Making a map for Generation IV Pokémon games

What you're talking about is absolutely possible! It's not especially easy, however.


Unlike in generations I-III, there is no "manual" approach. In those earlier generations (with some exceptions in Gen III - animated tiles, rain, pseudo-shaders, etc.), one possibility is to play the game normally on emulator, and take a screenshot every now and then, splicing the screenshots together in post. Generation IV, however, uses a skewed 3D perspective (see the preceding image) and even 3D models - buildings, for example. This means screenshots do not work for making a map. The only possible approach is to do it the automated way - programming galore.

So how do you do it?

Your goal is basically to write a program that, given the ROM of a Gen IV game, outputs a complete map (or, at least, large parts of a complete map you'll put together in post) of the game. Without further ado, let's get started.

The grand programming part

First of all, you're going to have to parse the map format used in DPPt and HGSS. This format is of course very arcane, and normally it would take a lot of reverse-engineering (super fun!) to figure out. However, you're in luck! Some great people over at PokéCommunity and gbatemp have done that work already! They even provide tools to extract the maps, which are open-source. This is great, since it means you can modify the code to make it generate images instead of putting up an editing front-end. Doing that, or perhaps rather only reusing the map loading parts, you'll avoid having to write the low-level stuff (in particular I feel for the poor person who had to write "LibNDSFormats").

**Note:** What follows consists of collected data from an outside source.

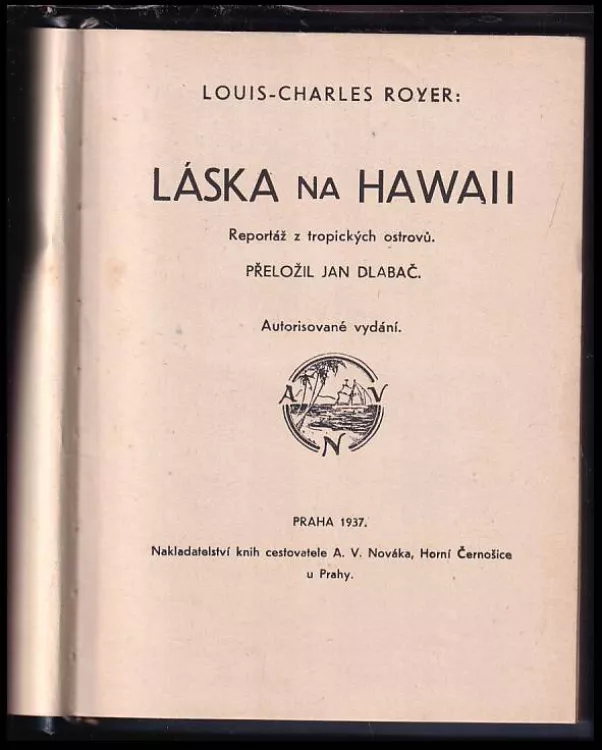 LOUIS-CHARLES ROYER:

LÁSKA NA HAWAII

Reportáž z tropických ostrovů.

PŘELOŽIL JAN DLABAČ.

Autorisované vydání.

A V N

PRAHA 1937.

Nakladatelství knih cestovatele A. V. Nováka, Horní Černošice u Prahy.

Once you have the map in 3D, what you need to do is render it from above in a way which satisfies two criteria. The first is that the camera needs to be orthographic. Basically this means the image will have no perspective, and everything will be 1:1 and straight. Indoors, perspective is already ortographic, so those areas shouldn't pose too much of a problem. It doesn't have to be completely from above, either, as long as it makes overview easy. In fact, the same angle as in-game may work well - try some different ways to see what works best. The second is that all tiles should be rendered 1:1 - that is, 1 pixel in a tile should always be 1 pixel on the map.

This rendering business isn't entirely black-and-white, either. In fact, an alternate approach may be to render the tile map separately in 2D first, and then the 3D models with an angled ortographic camera. That approach might be easier, but... it might also not be, depending on how the tiles are handled. At this point I'm just spouting ideas, though.

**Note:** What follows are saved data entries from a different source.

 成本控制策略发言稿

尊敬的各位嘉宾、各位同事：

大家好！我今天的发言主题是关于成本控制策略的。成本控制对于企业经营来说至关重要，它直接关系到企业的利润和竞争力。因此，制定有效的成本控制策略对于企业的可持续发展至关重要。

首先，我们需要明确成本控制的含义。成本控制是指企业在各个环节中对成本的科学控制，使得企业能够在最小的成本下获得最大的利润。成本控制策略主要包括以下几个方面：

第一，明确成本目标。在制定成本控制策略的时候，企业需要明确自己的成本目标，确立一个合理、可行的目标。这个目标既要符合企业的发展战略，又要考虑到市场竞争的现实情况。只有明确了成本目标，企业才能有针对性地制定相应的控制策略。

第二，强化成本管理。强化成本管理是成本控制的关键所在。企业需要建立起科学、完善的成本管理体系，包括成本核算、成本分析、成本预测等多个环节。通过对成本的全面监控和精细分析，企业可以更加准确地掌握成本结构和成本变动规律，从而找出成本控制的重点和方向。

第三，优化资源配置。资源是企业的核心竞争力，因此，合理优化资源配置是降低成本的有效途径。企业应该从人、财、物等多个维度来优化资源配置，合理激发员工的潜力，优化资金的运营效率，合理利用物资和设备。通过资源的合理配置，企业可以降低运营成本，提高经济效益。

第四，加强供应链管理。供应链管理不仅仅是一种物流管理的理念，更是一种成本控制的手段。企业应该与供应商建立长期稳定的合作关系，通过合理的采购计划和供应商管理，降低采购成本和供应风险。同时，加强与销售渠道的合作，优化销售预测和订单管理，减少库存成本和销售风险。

If you decide to render the 3D models from above (which probably won't look very good, but you never know), some may have to be replaced by your program, as they were only ever made to be seen from one angle. Trees, for example, may pose a problem. It'll take some fiddling around with, in any case.

The manual part

Once you've generated images for all the different contiguous places in the game, there's still a bit of work to be done. Assuming you haven't written some convoluted layout logic based on where doors lead and all that jazz, you'll have to splice the different maps together to form a concise whole. Caves, for example, will have to be put in cut-ins like the ones in the map you posted. Same with indoor locations. This splicing just consists of a bit of Photoshop, though, and should pose the least amount of trouble compared to the previous parts.

And that's it!

Once you've spliced your parts together, you've got a complete orthographic map of the game. Good luck with the project, if you decide to do it! It's a doozy for sure, but don't forget it's absolutely doable.